Following your logic, future products from ATI & Nvidia will obviously offer more fillrate, memory bandwidth & size so they should price them at $800? Nah, didnt think so. :D

No what he is saying right now the mainstream games card is a 6600GT and the 7800GTX 512MB performs 4x as well for 4x the Price. The fact is NVidia and ATI supply cards in just about every price point which leaves the exceptionaly faster hardest to find cards At a super rich price point. The Fact is the Performance between a 7800GT and a GTX is minimal but yet there is a $100 difference, in fact we might even see a bigger diferrence between the new GTX and the old one then we see between the GTX and the GT.

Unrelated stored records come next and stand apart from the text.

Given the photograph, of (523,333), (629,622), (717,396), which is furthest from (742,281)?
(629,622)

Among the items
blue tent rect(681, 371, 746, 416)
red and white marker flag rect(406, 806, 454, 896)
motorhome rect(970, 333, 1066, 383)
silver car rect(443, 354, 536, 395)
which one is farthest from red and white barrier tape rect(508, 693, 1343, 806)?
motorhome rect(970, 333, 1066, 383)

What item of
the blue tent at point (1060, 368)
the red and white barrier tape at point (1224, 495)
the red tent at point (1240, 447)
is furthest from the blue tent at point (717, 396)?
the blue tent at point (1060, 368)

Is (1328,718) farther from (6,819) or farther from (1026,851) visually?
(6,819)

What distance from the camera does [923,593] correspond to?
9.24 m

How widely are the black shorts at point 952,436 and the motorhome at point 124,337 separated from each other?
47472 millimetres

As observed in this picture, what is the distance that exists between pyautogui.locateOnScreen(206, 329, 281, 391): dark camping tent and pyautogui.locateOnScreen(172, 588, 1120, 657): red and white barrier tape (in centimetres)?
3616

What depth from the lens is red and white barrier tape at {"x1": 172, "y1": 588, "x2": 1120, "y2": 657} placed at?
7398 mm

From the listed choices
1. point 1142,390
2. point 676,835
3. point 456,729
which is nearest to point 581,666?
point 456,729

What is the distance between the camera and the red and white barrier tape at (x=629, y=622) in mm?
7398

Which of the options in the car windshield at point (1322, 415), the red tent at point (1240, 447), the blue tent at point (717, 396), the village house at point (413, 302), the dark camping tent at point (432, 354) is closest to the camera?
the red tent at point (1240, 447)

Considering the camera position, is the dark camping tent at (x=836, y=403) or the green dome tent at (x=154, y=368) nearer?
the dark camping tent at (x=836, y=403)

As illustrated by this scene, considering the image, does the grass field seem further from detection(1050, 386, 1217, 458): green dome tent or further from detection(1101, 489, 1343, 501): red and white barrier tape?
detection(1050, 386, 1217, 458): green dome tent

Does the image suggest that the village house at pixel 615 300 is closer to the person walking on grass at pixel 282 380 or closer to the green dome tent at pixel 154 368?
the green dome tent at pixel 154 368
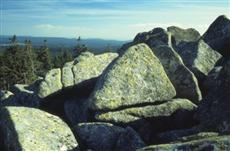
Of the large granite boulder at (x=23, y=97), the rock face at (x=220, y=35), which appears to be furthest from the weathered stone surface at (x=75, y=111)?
the rock face at (x=220, y=35)

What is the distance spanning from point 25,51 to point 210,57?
91.9 metres

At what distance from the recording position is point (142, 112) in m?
20.2

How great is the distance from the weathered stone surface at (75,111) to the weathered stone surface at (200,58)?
607 centimetres

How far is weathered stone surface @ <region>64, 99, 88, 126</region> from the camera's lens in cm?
2270

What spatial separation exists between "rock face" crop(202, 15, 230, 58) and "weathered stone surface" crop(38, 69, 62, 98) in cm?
940

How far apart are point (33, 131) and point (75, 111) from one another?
254 inches

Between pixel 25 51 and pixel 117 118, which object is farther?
pixel 25 51

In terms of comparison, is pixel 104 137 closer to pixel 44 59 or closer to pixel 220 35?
pixel 220 35

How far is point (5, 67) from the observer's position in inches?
4126

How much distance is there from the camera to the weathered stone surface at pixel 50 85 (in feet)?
79.0

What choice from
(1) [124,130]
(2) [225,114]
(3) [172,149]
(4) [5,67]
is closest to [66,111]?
(1) [124,130]

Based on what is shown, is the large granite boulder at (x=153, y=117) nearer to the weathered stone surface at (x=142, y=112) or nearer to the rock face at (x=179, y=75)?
the weathered stone surface at (x=142, y=112)

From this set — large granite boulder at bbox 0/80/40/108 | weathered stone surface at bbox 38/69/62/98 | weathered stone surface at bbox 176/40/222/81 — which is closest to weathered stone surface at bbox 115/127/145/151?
weathered stone surface at bbox 176/40/222/81

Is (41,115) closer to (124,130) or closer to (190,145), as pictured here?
(124,130)
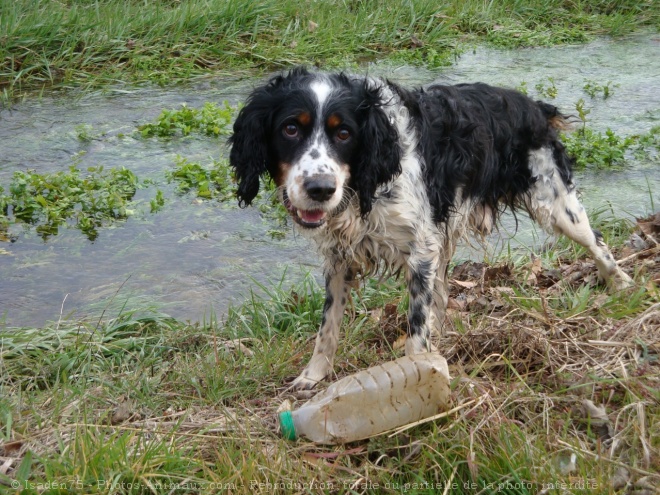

Hey none of us want to spend $650 on a card. But at this price they can release a card that they normally wouldn't have due to production cost. The fact is both companie sell more then fast enough card at that $300 price point to make us all happy. Would you rather be stuck would you rather just have a choice between the 6200, 6600, and 6800, or 6200 64-256MB, 6600, 6600LE, 6600GT, 6800, 6800GS, 7800GS, 7800GT, 7800GTX, 7800GTX 512MB. This by the end of the month these will be releastic cards for the various levels with the GT and Ultra being faised out with the 6800GS and the new unannounced 7800GS.